Abnormally high levels of soluble FLT1 (sFLT1; also known as sVEGFR1) have a key role in the pathogenesis of pre-eclampsia. Now, Ananth Karumanchi and colleagues have developed an RNA interference (RNAi) approach to modulate sFLT1 expression that ameliorates pre-eclampsia in animal models.

“Our desire was to develop a simple and cost-effective pre-eclampsia therapeutic using RNAi to limit excess placental expression of sFLT1 proteins,” explains Karumanchi. “Placental sFLT1 expression is dominated by three truncated mRNA isoforms that are generated by polyadenylation within Flt1 introns 13 and 14. Targeting these intronic regions using RNAi enables silencing of the abnormally expressed truncated mRNA variants that encode sFLT1 proteins without interfering with the expression of full-length FLT1.”

Using a systematic screening process, the researchers identified two hydrophobically modified asymmetric small interfering RNAs (hsiRNAs) that selectively silenced sFLT1 mRNAs in cultured human cytotrophoblasts. Following intravenous administration, chemically stabilized, cholesterol-conjugated versions of these hsiRNAs accumulated in the placentas of pregnant mice and reduced circulating sFLT1 levels with no adverse effects on the animals or their pups.

Similarly, injection of the hsiRNAs substantially reduced the levels of circulating sFLT1 proteins in a baboon model of pre-eclampsia.
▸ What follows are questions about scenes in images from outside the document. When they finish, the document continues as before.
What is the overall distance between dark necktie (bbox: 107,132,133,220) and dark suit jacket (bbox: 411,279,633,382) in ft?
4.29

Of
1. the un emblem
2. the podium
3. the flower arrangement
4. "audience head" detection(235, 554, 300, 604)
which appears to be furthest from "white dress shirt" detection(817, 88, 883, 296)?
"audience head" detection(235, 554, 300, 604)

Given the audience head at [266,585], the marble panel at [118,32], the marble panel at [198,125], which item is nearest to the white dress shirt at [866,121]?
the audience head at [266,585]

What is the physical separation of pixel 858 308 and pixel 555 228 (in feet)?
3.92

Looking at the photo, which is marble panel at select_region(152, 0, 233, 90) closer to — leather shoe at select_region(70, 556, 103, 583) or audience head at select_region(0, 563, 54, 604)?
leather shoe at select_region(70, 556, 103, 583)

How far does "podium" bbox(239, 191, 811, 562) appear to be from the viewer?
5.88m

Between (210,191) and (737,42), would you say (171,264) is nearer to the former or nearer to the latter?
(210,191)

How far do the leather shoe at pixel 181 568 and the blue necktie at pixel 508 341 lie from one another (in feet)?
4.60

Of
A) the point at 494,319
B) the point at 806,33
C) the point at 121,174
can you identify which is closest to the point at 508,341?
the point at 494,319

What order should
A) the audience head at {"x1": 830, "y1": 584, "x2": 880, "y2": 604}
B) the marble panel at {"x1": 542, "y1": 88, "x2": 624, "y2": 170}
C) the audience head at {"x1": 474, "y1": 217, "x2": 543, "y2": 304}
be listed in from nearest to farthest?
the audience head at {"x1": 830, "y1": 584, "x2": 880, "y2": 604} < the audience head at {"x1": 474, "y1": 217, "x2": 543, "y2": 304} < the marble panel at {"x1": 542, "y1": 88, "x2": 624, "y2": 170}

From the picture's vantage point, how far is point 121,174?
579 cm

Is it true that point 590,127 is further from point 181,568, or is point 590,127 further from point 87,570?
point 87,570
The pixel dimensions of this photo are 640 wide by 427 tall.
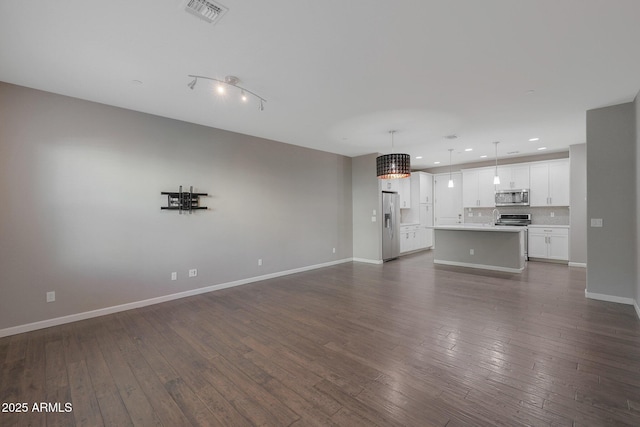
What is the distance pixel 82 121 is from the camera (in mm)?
3504

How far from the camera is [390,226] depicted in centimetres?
731

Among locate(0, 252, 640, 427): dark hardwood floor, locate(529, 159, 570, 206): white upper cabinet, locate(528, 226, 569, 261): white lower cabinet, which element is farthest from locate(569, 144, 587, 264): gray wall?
locate(0, 252, 640, 427): dark hardwood floor

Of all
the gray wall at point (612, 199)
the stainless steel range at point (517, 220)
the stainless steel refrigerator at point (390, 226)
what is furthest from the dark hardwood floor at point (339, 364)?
the stainless steel range at point (517, 220)

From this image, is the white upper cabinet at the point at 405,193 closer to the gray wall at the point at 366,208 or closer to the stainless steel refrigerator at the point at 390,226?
the stainless steel refrigerator at the point at 390,226

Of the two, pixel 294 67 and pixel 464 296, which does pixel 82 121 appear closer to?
pixel 294 67

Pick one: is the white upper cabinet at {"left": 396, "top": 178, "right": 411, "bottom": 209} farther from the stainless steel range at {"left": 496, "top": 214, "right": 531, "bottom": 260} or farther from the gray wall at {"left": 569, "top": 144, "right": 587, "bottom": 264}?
the gray wall at {"left": 569, "top": 144, "right": 587, "bottom": 264}

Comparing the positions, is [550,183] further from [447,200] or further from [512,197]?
[447,200]

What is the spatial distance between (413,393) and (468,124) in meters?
4.33

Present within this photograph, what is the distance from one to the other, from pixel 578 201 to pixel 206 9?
7.96m

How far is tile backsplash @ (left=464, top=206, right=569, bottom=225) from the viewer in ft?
22.8

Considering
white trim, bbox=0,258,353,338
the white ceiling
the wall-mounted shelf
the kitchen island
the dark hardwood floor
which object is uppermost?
the white ceiling

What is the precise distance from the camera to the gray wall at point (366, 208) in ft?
22.5

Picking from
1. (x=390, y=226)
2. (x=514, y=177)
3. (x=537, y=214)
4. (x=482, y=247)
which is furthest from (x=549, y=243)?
(x=390, y=226)

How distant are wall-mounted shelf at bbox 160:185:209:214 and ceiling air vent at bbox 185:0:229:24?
2.87 meters
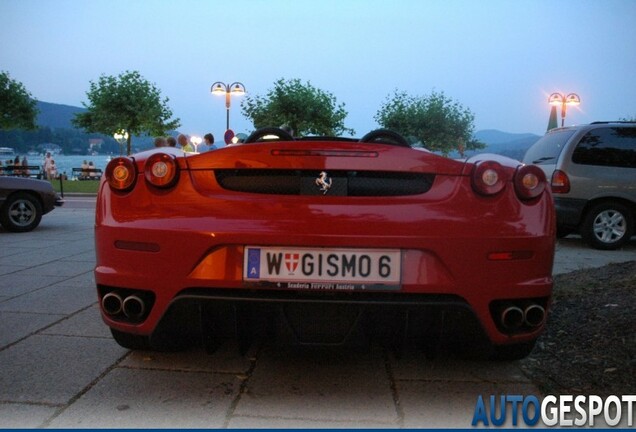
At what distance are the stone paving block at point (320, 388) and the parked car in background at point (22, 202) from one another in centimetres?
768

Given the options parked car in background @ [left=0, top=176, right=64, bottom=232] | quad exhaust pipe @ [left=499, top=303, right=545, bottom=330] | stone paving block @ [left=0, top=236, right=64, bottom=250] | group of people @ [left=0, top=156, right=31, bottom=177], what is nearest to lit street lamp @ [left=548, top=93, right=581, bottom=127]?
group of people @ [left=0, top=156, right=31, bottom=177]

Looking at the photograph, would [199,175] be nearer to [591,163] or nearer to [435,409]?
[435,409]

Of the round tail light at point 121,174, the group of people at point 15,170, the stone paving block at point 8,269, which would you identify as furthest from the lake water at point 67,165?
the group of people at point 15,170

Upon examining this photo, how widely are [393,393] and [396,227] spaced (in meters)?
0.75

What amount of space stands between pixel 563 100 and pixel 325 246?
27265 mm

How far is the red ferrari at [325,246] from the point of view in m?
2.35

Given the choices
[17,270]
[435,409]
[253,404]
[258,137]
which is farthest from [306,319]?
[17,270]

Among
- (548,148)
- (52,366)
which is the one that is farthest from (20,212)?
(548,148)

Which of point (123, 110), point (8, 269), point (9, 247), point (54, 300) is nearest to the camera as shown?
point (54, 300)

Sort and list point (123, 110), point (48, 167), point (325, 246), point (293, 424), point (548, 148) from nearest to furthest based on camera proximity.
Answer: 1. point (293, 424)
2. point (325, 246)
3. point (548, 148)
4. point (48, 167)
5. point (123, 110)

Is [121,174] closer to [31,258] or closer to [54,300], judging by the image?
[54,300]

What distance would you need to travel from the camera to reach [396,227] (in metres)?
2.36

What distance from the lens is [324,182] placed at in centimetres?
248

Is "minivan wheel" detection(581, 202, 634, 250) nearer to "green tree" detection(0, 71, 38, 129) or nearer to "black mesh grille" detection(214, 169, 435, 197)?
"black mesh grille" detection(214, 169, 435, 197)
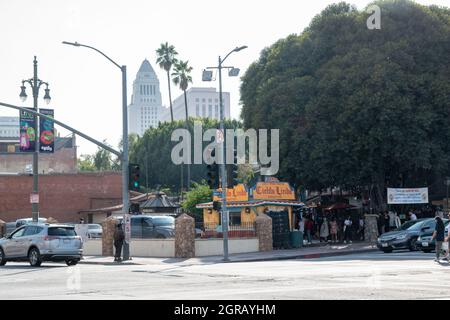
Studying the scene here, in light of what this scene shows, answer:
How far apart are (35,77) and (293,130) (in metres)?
16.4

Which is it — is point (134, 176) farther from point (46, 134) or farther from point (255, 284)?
point (255, 284)

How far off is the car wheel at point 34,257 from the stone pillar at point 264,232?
1311cm

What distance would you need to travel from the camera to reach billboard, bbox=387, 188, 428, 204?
44.4 meters

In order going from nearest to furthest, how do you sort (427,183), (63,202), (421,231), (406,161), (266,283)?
1. (266,283)
2. (421,231)
3. (406,161)
4. (427,183)
5. (63,202)

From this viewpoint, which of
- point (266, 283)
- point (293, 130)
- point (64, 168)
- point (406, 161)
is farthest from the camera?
point (64, 168)

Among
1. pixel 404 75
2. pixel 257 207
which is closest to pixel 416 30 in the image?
pixel 404 75

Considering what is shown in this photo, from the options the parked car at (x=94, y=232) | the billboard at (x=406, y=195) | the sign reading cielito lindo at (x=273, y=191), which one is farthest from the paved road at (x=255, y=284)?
the parked car at (x=94, y=232)

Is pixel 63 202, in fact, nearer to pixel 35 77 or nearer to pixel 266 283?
pixel 35 77

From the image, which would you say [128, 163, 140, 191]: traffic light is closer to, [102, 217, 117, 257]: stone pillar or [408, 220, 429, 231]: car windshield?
[102, 217, 117, 257]: stone pillar

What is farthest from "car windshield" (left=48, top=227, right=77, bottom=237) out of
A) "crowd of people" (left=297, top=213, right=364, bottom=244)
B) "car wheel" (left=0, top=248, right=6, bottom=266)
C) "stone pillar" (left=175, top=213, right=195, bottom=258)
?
"crowd of people" (left=297, top=213, right=364, bottom=244)

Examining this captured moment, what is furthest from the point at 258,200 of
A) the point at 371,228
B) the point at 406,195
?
the point at 406,195

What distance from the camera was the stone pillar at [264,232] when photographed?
39.6 m

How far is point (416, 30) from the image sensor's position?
4750cm

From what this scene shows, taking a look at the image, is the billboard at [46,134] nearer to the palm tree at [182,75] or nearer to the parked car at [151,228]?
the parked car at [151,228]
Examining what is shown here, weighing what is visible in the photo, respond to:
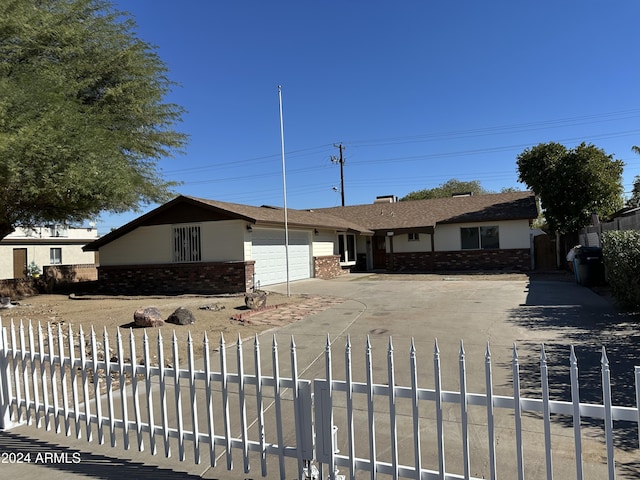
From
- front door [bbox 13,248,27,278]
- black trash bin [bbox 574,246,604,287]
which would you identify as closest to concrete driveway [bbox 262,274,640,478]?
black trash bin [bbox 574,246,604,287]

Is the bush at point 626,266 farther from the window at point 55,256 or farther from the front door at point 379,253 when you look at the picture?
the window at point 55,256

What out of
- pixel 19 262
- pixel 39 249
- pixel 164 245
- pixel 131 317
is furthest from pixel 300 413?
pixel 39 249

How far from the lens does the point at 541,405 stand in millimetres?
2623

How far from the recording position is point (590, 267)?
1522cm

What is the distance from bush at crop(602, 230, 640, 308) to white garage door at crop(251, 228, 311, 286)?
11861 mm

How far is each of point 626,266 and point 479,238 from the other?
1722cm

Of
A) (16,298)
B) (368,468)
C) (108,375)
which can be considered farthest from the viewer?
(16,298)

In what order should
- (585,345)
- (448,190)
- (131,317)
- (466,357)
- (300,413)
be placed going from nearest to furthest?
1. (300,413)
2. (466,357)
3. (585,345)
4. (131,317)
5. (448,190)

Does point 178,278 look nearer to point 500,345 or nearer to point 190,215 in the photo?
point 190,215

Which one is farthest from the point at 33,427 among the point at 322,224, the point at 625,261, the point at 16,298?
the point at 322,224

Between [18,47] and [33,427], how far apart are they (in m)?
12.0

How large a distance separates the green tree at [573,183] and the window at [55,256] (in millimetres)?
32128

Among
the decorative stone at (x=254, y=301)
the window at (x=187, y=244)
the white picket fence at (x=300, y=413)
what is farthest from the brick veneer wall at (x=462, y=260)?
the white picket fence at (x=300, y=413)

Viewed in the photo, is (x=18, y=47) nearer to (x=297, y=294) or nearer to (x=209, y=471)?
(x=297, y=294)
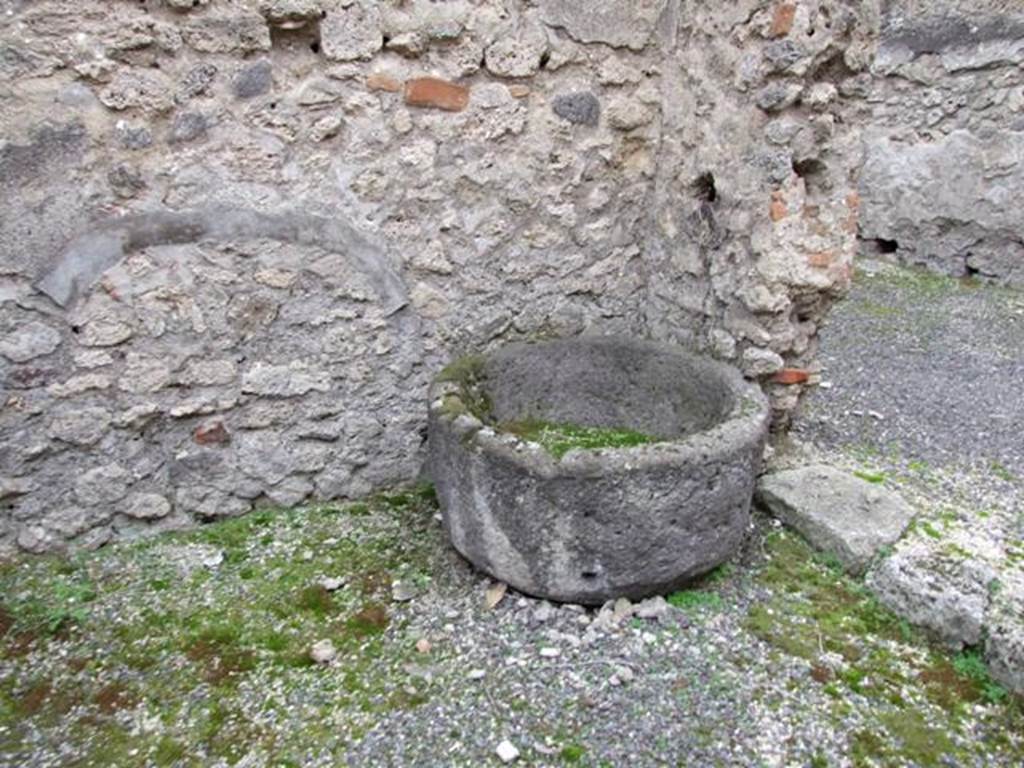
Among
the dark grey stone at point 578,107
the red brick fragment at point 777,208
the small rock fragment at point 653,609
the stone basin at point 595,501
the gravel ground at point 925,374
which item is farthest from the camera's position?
the gravel ground at point 925,374

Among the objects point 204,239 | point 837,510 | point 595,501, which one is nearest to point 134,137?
point 204,239

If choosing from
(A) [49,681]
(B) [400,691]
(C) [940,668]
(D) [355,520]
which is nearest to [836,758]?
(C) [940,668]

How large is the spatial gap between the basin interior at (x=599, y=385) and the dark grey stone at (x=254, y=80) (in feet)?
3.87

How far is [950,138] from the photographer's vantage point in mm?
5883

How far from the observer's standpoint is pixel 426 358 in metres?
3.08

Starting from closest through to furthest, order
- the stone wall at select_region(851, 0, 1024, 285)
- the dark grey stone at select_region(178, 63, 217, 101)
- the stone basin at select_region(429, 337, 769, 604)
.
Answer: the stone basin at select_region(429, 337, 769, 604) → the dark grey stone at select_region(178, 63, 217, 101) → the stone wall at select_region(851, 0, 1024, 285)

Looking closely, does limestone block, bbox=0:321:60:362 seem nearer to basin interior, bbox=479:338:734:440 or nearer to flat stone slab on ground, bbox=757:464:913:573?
basin interior, bbox=479:338:734:440

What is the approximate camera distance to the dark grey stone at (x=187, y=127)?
2.54 meters

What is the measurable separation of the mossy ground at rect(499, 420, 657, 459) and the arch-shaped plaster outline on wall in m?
0.64

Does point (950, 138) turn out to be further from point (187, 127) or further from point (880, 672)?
point (187, 127)

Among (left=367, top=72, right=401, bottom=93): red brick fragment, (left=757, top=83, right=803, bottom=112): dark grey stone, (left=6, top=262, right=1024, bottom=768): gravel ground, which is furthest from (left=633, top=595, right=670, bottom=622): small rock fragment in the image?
(left=367, top=72, right=401, bottom=93): red brick fragment

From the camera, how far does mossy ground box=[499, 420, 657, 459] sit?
2932 millimetres

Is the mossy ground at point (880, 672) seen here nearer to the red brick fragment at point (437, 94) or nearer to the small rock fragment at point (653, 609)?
the small rock fragment at point (653, 609)

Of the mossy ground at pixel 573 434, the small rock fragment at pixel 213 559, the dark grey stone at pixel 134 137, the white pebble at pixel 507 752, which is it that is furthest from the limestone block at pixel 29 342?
the white pebble at pixel 507 752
The treated animals showed reductions in blood pressure and proteinuria but no significant difference in birth weights compared with controls.

“I believe that our study demonstrates that we can target the placenta safely,” comments Karumanchi. “Therefore, our approach opens the door for a variety of other placental targets for pre-eclampsia and other related disorders.”